Copy the records exactly, everything from the line containing "Among the given items" down to the line containing "5.97 meters", with both of those lines included.

BEGIN Input

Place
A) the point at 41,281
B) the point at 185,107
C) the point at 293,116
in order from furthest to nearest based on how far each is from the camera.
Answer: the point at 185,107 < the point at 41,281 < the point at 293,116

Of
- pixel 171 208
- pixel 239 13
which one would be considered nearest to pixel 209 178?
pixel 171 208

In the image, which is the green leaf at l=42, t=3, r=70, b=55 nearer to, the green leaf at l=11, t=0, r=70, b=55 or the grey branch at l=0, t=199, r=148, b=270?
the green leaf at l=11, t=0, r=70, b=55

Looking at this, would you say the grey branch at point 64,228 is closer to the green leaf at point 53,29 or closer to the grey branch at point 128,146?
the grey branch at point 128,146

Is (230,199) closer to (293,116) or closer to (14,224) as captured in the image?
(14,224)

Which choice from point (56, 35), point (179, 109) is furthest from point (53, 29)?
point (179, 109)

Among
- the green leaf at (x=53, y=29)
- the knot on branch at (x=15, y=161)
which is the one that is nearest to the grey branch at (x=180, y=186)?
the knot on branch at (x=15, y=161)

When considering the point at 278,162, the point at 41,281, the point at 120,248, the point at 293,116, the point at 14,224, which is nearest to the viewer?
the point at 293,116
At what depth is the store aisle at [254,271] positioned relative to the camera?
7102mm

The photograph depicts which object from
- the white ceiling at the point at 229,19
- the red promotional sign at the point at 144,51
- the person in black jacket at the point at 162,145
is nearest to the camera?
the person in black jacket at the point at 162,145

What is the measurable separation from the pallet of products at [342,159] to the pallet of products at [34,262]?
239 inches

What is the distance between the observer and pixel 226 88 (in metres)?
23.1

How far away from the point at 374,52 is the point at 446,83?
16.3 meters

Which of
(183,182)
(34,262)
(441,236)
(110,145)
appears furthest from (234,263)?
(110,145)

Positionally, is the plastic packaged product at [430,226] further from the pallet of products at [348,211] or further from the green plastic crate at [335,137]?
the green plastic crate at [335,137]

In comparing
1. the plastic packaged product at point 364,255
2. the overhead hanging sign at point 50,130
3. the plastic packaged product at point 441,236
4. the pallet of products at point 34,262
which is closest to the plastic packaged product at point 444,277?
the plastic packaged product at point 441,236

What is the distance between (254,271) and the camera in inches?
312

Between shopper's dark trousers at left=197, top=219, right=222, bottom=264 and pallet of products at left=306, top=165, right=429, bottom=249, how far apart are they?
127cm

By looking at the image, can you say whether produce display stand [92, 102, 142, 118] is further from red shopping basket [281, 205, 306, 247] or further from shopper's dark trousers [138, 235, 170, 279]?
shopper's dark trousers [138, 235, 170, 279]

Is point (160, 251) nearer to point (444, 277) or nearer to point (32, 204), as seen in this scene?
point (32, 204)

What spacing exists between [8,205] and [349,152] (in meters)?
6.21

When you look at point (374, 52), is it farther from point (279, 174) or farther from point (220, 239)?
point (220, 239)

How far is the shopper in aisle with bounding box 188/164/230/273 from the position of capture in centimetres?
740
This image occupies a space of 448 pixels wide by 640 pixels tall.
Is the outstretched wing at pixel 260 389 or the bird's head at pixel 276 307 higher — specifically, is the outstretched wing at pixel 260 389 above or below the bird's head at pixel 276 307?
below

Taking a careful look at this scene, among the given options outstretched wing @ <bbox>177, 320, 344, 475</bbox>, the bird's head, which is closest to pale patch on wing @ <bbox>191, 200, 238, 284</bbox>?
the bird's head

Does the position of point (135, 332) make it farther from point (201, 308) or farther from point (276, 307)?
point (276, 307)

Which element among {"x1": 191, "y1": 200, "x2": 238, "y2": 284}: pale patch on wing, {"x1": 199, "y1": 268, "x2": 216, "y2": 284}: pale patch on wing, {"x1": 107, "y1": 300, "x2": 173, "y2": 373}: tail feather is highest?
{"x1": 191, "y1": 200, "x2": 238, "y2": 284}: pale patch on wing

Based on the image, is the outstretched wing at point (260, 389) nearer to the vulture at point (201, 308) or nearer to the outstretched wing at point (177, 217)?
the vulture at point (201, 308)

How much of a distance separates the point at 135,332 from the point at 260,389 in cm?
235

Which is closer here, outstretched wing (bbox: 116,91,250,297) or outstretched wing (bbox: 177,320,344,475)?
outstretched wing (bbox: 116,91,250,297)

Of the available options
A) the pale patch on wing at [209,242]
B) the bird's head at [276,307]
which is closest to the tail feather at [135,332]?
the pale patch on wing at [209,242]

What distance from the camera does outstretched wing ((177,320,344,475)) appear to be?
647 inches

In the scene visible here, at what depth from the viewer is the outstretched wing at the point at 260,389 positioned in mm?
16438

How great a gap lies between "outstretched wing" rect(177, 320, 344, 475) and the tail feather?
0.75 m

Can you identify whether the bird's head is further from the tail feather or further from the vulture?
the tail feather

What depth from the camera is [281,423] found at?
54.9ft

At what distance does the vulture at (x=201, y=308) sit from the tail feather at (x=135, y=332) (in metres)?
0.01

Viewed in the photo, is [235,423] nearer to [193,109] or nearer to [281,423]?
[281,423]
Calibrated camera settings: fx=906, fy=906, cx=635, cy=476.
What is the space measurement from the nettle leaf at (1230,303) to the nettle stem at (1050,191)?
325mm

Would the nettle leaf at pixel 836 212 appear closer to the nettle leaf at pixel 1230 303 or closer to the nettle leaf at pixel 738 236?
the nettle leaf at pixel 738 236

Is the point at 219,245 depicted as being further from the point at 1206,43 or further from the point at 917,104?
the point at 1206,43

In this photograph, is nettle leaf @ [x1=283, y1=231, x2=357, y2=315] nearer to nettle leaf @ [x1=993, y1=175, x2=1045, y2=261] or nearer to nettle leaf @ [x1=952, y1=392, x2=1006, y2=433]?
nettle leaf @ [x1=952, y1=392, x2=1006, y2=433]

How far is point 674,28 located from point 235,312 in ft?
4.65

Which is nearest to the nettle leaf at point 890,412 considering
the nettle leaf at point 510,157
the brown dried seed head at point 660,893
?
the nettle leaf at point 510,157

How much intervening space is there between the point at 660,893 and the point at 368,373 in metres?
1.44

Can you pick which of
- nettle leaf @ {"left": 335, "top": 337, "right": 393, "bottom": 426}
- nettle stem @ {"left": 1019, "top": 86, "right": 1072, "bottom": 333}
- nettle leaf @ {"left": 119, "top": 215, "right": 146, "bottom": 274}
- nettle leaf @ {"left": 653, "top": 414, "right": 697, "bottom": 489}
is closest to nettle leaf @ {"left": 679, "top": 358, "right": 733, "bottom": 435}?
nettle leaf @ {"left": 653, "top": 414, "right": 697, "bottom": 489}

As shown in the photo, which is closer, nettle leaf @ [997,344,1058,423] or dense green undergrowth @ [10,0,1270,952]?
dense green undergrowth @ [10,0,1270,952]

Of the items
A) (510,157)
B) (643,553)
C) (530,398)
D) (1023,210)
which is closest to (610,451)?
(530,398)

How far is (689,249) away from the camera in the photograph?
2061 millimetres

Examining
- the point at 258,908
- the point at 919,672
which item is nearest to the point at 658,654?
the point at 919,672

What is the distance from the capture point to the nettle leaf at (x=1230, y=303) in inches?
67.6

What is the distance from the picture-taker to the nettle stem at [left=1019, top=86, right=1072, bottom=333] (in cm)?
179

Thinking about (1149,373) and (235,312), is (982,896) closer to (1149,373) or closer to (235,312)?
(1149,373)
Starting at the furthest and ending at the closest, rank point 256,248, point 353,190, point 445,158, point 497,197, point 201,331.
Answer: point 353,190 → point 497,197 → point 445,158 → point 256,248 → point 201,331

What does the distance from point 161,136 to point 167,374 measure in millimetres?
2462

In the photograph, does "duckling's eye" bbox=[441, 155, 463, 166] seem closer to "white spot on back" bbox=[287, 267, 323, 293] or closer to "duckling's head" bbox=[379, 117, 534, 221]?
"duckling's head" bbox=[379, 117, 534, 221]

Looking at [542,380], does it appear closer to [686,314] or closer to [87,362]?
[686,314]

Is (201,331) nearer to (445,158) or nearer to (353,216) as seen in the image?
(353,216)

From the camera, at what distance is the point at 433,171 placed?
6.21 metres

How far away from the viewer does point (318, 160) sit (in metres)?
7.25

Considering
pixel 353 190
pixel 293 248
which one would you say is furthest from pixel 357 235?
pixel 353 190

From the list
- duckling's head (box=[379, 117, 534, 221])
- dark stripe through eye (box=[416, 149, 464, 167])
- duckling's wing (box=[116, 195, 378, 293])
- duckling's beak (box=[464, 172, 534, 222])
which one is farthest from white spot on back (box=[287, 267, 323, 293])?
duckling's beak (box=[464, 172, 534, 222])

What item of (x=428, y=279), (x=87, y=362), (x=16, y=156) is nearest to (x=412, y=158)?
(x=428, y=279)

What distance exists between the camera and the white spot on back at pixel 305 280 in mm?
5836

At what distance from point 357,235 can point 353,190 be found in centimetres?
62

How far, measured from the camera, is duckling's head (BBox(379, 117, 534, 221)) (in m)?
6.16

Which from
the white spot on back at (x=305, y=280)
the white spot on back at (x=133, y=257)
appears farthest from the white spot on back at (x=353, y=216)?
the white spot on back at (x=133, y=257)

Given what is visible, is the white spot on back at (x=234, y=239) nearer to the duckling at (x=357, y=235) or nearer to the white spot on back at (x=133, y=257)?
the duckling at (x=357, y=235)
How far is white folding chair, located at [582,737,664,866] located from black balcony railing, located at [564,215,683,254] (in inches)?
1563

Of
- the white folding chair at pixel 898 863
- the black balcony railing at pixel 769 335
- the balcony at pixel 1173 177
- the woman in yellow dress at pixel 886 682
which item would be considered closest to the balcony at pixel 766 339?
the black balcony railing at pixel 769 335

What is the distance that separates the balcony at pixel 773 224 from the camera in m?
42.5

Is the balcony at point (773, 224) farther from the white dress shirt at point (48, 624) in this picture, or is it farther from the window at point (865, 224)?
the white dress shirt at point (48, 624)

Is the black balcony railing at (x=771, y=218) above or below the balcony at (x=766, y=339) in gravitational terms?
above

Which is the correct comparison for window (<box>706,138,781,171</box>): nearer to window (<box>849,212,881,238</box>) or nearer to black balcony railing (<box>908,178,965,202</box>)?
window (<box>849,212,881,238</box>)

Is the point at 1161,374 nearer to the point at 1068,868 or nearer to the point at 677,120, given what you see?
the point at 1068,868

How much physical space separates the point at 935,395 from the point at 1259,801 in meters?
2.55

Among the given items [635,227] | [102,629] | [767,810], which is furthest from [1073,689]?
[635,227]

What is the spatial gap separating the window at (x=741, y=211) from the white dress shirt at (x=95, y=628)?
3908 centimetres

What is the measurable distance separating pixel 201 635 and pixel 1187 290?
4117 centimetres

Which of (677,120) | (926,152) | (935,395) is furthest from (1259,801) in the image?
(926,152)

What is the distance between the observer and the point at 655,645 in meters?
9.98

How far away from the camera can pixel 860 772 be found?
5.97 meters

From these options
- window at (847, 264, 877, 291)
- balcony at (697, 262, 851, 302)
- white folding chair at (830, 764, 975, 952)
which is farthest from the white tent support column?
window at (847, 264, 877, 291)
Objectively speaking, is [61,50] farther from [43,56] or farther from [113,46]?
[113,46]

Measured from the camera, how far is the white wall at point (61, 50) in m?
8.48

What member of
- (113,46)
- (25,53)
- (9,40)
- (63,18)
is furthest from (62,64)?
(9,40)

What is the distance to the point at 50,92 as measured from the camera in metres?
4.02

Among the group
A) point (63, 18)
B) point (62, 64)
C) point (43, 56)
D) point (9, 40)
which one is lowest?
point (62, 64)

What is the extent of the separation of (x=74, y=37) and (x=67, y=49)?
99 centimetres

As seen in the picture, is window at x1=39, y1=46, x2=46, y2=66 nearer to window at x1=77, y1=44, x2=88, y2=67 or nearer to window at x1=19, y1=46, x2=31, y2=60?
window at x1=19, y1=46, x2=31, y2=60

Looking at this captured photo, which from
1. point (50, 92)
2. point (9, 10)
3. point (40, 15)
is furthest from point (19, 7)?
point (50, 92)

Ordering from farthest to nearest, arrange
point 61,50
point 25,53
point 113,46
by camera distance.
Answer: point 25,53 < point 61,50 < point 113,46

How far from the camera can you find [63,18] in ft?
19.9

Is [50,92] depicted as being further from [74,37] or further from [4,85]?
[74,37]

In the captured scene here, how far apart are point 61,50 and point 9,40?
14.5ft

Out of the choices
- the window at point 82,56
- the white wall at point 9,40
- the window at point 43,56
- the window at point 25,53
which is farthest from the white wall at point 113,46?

END Input

Final result |
Among the given items [635,227] | [102,629] | [767,810], which is furthest from [1073,689]?
[635,227]

What is the spatial gap separating the window at (x=741, y=211) from the white dress shirt at (x=95, y=628)?
3908 centimetres

What is the measurable distance separating pixel 201 635 and pixel 1187 290?
4117 centimetres

Which of (677,120) | (926,152) | (935,395) is furthest from (1259,801) in the image?
(926,152)

What is the distance between the observer and the point at 655,645 in meters?
9.98

How far away from the camera can pixel 860 772 be found?
5.97 meters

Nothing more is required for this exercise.